Des événements, dont les conséquences se sont avérées mineures mais significatives au niveau de la sûreté, se sont aussi produits en France : « Durant la tempête de 1999, le site du Blayais a été inondé. Trois réacteurs étaient initialement en fonctionnement et un en arrêt après rechargement. Les systèmes pour le fonctionnement normal n’ont pas été impactés, mais certains systèmes de sauvegarde étaient indisponibles. Heureusement, il n’y a pas eu de conséquences graves, et l’incident a été classé 2 sur l’échelle d’Ines. Suite à ça, toutes les digues ont été rehaussées pour prendre en compte des tempêtes comme celle-ci », décrit Olivier Dubois.
La cuve, un élément non remplaçable
Mais, parmi tous les éléments contrôlés par l’exploitant EDF, sous la surveillance de l’ASN et de l’IRSN, la cuve est peut-être le plus scruté en détail : c’est elle qui abrite le combustible, et donc, toute la création de chaleur qui permet de faire tourner la centrale. Les fissions qui s’y déroulent causent une irradiation constante des parois intérieures de la cuve.
C’est pourquoi elle est conçue avec une précaution particulière, résultant d’exigences techniques bien plus élevées que pour la plupart des autres composants. Elle doit aussi résister aux conditions de températures imposées par le design du réacteur, c’est-à-dire quelques 300 degrés et 155 fois la pression atmosphérique !

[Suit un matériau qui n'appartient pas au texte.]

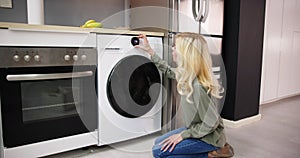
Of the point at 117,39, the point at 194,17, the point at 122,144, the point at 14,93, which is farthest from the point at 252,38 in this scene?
the point at 14,93

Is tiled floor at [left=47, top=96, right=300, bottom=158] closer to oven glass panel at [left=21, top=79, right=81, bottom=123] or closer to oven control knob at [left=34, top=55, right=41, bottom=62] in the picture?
oven glass panel at [left=21, top=79, right=81, bottom=123]

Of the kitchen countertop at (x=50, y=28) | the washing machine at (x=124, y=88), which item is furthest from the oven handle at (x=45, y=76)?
the kitchen countertop at (x=50, y=28)

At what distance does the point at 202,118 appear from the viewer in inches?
43.6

La cuve doit, de plus, être fabriquée avec une homogénéité presque parfaite afin de mieux résister en cas de fissure. Il faut aussi limiter l’irradiation sur toutes les zones de la cuve. C’est un manque d’homogénéité qui a causé la discussion autour de la cuve de l’EPR de Flamanville : une anomalie a été détectée en 2014 à l’issue de contrôles au niveau du fond et du couvercle de cuve. Une concentration excessive en carbone (0,32 % au lieu de 0,22 %) a été constatée localement, diminuant la ténacité de la cuve, c’est-à-dire sa capacité à résister à la propagation d’une fissure. Finalement, l’ASN a conclu en 2017 sur la possibilité d’utiliser la cuve en l’état, et sur le besoin de remplacer assez rapidement le couvercle. Le réacteur de Flamanville devrait être mis en service courant 2023.